Mathieu me demande quel type de BD je préfère, je sais pas quoi répondre. La question est plus dure qu’elle en a l’air, certains aspects n’appartiennent pas juste à un style. Et tout compte dans une BD. La narration, le trait de dessin… les dialogues.. c’est une question compliquée..

La mère d’Aurélie entre dans le bar, elle me dit Bonjour et m’appelle par mon morinom. Je corrige en redisant mon morinom.
Non, non, désolée.  Je comprends pas pourquoi elle dit désolée, elle l’a visiblement fait exprès.

Je souffle, j’ai compris que c’était pas la peine d’insister.

Elle ajoute faut que tu change de comportement avec ma fille, j’en dis pas plus ici, mais voilà.

Moi,  j’aimerais qu’elle en dise plus parce que je crois avoir compris de quoi il s’agissait mais si elle ne dit pas ce que c’est, c’est facile de s’imaginer autre chose.

La semaine dernière, quand j’ai raccompagnée Aurélie, on a un peu parlé. Je me suis rendue compte qu’elle avait pas réellement percuté que si j’avais demandé à me faire appeler autrement, c’est que je suis trans, que je fais une transition.

Je suis en début de traitement hormonal et je commence à peine à avoir les seins qui poussent. Je suis contente alors je lui ai montré vite fait mon début de sein dans la pénombre. Je pense que c’est ça à quoi sa mère fait référence.

Je comprends difficilement en quoi c’est un problème de comportement. Ça me parait presque anodin. J’ai l’impression qu’il y a sexualisation d’un truc qui ne l’est pas.

Dans tous les cas, je ne comprends pas en quoi ça mériterait un morinomage. J’ai clairement l’impression que sa mère vient de faire une agression transphobe sur ma personne.

J’ai plus envie de rester. Je dis bon je vais y aller, je dis pas au revoir à qui que ce soit et je prends mes affaires.

Je vais au comptoir pour régler ma consommation.
C’est 2, 80. Je donne un billet de 10. La dame me rend 20, les billets ont été rangés à la mauvaise place, du coup, elle m’a pas rendu le bon billet. On discute vaguement quelques minutes.
Entretemps, Aurélie s’est approchée. Elle a pas l’air bien, elle essaie de me parler.

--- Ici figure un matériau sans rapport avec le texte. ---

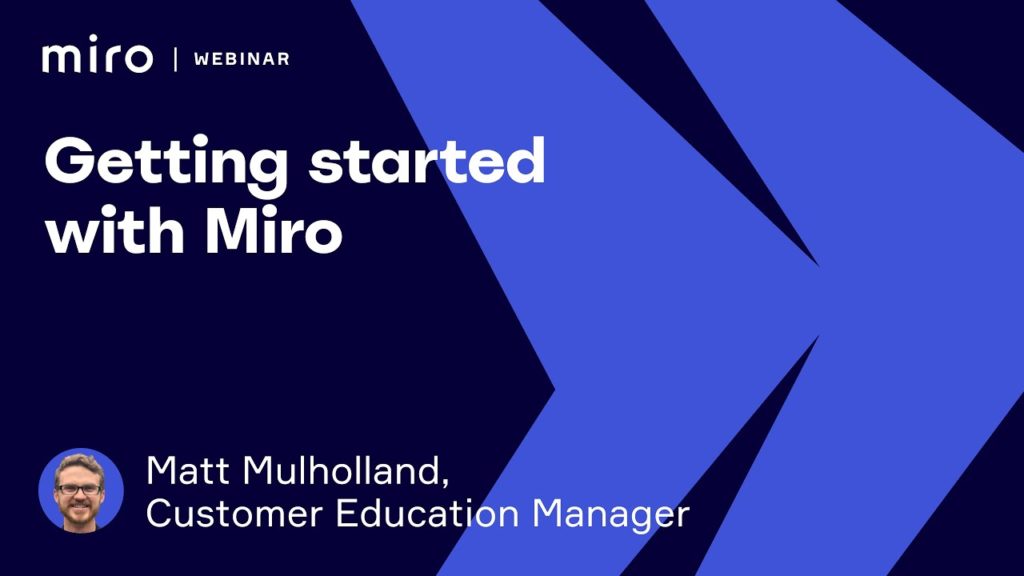 miro | WEBINAR

Getting started with Miro

Matt Mulholland, Customer Education Manager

Je me vois mal interrompre une discussion en cours, je compte lui répondre  après avoir réglée la patronne mais c’est trop tard, elle est déjà retournée dans la salle avec les autres.
J’ai peur qu’elle pense que je lui fais la tête mais j’ai pas le courage de revenir dans la salle et je pars du Bar pour rentrer chez moi. Mi sous le choc, mi en colère. Je ne veux plus jamais adresser la parole à la mère d’Aurélie.